# Task brief
Please retype the records word for word, starting at the line that contains "Vertically speaking, which one of" and continuing through the last line of the records.

# Material supplied
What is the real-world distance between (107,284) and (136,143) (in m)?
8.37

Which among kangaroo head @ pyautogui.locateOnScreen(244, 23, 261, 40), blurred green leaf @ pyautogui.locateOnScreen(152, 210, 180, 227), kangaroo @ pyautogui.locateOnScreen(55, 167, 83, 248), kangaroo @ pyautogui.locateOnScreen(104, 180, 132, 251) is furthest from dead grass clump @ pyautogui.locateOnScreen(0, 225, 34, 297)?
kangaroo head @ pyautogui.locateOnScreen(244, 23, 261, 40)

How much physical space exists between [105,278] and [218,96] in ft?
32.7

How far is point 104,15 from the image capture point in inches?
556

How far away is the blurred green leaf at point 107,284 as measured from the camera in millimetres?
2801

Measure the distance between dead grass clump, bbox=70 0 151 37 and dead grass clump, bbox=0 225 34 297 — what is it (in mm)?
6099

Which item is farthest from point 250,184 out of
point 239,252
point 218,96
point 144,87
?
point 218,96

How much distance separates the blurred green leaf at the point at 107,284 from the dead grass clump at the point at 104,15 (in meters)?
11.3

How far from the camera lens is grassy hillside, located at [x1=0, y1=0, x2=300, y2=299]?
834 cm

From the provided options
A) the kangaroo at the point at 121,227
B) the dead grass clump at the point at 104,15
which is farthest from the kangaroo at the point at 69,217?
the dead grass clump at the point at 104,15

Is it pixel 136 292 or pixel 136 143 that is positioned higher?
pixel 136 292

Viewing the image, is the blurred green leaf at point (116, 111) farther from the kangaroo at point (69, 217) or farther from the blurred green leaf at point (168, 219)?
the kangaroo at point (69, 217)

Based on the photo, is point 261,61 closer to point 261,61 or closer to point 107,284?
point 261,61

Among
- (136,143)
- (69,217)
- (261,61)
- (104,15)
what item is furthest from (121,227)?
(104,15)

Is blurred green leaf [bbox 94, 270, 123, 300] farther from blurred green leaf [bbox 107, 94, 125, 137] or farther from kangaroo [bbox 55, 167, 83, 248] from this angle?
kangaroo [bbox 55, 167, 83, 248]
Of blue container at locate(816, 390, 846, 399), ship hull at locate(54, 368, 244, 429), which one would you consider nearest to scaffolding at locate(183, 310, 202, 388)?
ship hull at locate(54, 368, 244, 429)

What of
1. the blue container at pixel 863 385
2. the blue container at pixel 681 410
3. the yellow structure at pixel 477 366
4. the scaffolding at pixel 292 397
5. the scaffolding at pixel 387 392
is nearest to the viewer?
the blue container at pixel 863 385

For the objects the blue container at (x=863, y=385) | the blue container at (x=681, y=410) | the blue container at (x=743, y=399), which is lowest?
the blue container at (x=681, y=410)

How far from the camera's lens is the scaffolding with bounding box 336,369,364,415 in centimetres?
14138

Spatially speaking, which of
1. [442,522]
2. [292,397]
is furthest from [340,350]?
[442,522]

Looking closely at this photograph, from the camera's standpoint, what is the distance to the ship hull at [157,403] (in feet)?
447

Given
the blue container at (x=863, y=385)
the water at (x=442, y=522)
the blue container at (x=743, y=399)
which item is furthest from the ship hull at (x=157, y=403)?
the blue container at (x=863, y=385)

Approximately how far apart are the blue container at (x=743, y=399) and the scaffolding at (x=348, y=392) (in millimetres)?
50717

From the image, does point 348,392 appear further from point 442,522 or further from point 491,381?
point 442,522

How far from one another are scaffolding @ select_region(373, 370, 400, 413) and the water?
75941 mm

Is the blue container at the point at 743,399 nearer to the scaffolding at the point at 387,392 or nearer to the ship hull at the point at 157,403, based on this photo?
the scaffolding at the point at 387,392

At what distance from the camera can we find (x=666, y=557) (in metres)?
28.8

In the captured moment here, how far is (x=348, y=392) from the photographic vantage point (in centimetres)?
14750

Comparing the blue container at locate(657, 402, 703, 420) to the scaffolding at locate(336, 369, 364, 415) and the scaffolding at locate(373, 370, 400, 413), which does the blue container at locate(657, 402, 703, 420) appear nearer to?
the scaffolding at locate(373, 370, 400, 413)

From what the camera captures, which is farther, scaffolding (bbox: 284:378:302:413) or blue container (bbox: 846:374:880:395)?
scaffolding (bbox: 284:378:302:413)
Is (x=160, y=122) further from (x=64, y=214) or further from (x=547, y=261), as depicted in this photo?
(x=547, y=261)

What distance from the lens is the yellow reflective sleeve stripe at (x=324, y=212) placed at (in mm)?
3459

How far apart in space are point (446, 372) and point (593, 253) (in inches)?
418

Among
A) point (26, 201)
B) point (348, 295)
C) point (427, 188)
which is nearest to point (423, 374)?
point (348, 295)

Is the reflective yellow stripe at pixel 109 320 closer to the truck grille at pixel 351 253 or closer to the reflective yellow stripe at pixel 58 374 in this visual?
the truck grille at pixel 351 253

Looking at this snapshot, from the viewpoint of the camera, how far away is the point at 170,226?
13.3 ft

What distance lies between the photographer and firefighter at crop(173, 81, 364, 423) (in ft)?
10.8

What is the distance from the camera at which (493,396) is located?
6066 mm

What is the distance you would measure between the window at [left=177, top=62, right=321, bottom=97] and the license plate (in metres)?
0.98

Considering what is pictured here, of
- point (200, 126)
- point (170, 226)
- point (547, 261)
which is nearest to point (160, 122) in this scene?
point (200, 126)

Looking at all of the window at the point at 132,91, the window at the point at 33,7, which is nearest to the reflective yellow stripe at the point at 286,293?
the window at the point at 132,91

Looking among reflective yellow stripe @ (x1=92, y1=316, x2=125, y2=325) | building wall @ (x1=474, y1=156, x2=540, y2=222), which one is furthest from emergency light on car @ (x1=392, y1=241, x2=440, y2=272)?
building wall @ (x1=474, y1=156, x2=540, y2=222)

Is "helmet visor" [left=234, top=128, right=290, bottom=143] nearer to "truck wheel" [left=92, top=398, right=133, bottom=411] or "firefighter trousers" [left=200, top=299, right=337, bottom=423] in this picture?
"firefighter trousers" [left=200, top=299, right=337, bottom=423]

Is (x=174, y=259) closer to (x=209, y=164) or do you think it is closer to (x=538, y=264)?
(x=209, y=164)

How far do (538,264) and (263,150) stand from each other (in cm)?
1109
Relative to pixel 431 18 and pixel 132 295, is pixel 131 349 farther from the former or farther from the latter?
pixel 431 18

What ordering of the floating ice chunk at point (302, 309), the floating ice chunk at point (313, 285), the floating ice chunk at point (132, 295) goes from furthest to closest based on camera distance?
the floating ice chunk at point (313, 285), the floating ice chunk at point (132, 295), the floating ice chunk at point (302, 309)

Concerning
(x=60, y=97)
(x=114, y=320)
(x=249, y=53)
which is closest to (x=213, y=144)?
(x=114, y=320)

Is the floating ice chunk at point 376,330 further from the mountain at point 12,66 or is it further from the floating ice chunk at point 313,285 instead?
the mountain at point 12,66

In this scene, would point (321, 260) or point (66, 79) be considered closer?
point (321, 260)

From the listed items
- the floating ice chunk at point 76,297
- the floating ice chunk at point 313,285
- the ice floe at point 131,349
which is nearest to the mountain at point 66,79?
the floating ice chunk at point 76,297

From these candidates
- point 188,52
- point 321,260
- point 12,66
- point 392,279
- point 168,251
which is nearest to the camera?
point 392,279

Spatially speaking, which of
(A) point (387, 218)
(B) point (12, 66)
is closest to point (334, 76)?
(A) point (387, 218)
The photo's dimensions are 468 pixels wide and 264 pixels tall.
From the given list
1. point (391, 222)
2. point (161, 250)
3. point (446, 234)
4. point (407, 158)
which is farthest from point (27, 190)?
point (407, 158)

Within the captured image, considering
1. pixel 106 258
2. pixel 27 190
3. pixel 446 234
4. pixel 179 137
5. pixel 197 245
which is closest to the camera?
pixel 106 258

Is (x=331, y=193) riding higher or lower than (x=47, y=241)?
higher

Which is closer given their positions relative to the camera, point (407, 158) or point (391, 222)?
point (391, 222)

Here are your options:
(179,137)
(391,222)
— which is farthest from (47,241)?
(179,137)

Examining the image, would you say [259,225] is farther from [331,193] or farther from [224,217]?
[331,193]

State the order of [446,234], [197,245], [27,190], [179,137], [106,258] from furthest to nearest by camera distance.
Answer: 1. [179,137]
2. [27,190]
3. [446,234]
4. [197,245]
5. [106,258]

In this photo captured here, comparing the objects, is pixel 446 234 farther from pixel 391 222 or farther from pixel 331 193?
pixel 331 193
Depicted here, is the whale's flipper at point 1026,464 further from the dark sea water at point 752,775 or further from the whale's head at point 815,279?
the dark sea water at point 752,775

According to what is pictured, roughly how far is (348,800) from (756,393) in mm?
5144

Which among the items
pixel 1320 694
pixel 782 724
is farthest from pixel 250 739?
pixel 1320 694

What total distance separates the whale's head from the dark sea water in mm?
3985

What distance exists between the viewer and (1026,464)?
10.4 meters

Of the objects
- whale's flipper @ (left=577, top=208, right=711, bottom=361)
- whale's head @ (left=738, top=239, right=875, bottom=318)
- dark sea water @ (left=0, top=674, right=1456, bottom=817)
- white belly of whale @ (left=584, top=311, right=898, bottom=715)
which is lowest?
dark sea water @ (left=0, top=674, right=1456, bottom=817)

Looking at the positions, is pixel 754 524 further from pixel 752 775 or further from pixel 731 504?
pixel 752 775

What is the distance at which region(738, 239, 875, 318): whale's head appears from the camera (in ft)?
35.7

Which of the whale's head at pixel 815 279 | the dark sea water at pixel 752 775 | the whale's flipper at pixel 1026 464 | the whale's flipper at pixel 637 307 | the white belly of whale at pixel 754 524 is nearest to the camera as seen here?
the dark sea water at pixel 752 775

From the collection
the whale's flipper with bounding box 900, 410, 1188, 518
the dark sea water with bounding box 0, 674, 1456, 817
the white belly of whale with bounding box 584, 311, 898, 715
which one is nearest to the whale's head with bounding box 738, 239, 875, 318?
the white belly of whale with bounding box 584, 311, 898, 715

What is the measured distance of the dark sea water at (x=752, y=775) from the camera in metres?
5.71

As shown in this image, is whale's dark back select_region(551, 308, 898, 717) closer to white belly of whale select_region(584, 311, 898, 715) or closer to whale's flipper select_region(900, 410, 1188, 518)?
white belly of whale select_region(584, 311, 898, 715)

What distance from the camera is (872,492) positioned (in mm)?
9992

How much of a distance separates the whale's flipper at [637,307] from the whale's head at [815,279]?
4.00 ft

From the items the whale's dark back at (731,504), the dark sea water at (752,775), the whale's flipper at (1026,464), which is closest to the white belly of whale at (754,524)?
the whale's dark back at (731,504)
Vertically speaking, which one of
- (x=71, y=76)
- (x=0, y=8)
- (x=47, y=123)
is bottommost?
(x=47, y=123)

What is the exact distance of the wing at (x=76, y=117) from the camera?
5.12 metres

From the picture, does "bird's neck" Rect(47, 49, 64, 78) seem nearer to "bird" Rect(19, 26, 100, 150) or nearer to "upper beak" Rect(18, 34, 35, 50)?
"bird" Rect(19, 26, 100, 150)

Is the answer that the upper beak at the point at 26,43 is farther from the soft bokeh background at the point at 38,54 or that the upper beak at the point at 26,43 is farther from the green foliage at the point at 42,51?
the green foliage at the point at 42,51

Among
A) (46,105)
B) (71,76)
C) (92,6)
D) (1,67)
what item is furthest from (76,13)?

# Solution for this problem
Vertically speaking, which one of
- (x=71, y=76)
- (x=0, y=8)
- (x=47, y=123)
is bottommost?
(x=47, y=123)

What is the exact distance of the wing at (x=76, y=117) from the camera?
5.12 metres

From the picture, does "bird's neck" Rect(47, 49, 64, 78) seem nearer to "bird" Rect(19, 26, 100, 150) or nearer to "upper beak" Rect(18, 34, 35, 50)?
"bird" Rect(19, 26, 100, 150)

Is the answer that the upper beak at the point at 26,43 is farther from the soft bokeh background at the point at 38,54 or that the upper beak at the point at 26,43 is farther from the green foliage at the point at 42,51?
the green foliage at the point at 42,51

Among
A) (46,105)
B) (71,76)
C) (92,6)
D) (1,67)
what item is furthest from (76,13)?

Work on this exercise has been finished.